Executive Chef Adam Smith, of the Coworth Park Hotel in Ascot, about an hour from London, said: “There is an increase in interest around plant and vegetable-based dishes, especially in Michelin-starred restaurants. I am particularly interested in using the great local produce on our doorstep.” Alessandro Buffolino, head chef of Milan’s Hotel Principe di Savola, expects to see more restaurants offering options like vegan cheese, meatless entrees, or vegan frozen desserts.
New Dining Concepts
At the Hotel Bel-Air in Los Angeles, executive chef Hugo Bolanos says, “2018 looks to be the year of tasting menus and intimate experiences in any style cuisine.” He sees even more focus on carefully curated cocktails as well. At Ciervo’s La Terrazza in Rome, the Chef’s Table offers intimate dining for up to eight guests.

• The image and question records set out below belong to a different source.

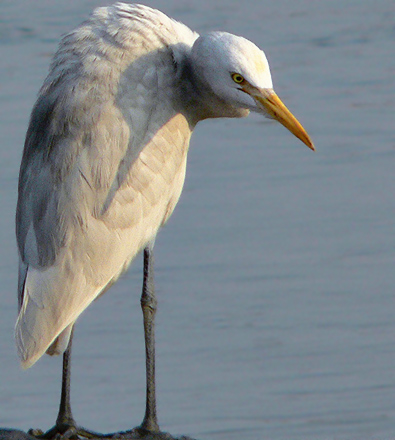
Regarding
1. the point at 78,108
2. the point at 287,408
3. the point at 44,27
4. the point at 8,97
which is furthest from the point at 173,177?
the point at 44,27

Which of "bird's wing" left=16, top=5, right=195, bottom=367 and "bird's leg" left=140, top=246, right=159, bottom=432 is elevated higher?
"bird's wing" left=16, top=5, right=195, bottom=367

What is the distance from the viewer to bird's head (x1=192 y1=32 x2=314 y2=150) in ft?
17.2

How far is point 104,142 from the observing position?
5.28 metres

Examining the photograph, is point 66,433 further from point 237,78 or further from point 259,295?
point 259,295

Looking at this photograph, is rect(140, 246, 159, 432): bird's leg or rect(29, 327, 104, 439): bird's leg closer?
rect(29, 327, 104, 439): bird's leg

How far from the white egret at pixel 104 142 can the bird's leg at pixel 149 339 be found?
0.28 meters

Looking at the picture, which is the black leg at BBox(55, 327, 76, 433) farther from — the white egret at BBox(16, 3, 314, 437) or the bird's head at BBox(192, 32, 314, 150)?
the bird's head at BBox(192, 32, 314, 150)

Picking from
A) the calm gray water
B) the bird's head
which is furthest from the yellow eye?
the calm gray water

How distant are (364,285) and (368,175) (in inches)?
61.1

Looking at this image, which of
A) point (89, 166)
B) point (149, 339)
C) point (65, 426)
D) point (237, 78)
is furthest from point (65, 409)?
point (237, 78)

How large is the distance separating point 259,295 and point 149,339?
1463mm

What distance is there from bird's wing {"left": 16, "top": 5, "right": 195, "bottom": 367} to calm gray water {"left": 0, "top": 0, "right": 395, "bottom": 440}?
1212mm

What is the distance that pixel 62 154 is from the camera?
524 cm

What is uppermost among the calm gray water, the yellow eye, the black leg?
the yellow eye
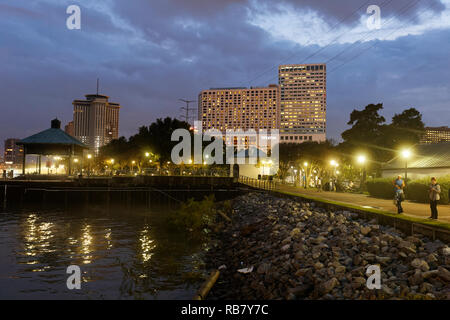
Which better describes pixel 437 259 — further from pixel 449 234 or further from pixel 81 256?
pixel 81 256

According to executive chef Guillaume Katola at the London Dorchester, “the overall dining experience is becoming more important. At The Grill, we still use the traditional carving trolley tableside for our meat and fish to preserve that theatrical service.” David McIntyre, Executive Chef at CUT of London’s 45 Park Lane, says, “We’ve been noticing a trend for novel dining concepts and pop-ups, which we will be incorporating into our calendar of events throughout 2018 following the success of our Spago pop-up in 2017."
Chef Buffolino at Acanto in Milan expects an increase in sweet and spicy flavors making unexpected appearances in food as well as usage of new “flavor injectors” to boost flavors. CUT’s McIntyre has introduced a new sushi box in response to the popularity of Japanese flavors in London.
Chef Smith of Coworth Park sees a rise in the use of Asian techniques such as fermentation, pickling, and the use of soy to enhance flavors rather than adding salt. He described his marinated mackerel with seaweed, radish, and avocado marinated in miso soy and lime, which he says gives a natural balanced flavor to the fish.
“Painted cakes are trending at the moment and will become even more popular in 2018," according to Hotel Bel-Air’s executive pastry chef, Tiffany Pascua.
Chef Katola added that he believes there will be a continuation of the social media trend—creating dishes that appeal to the online audience and using seasonal ingredients in fun and novel ways that picture well—such as his summery gin and tonic soufflé.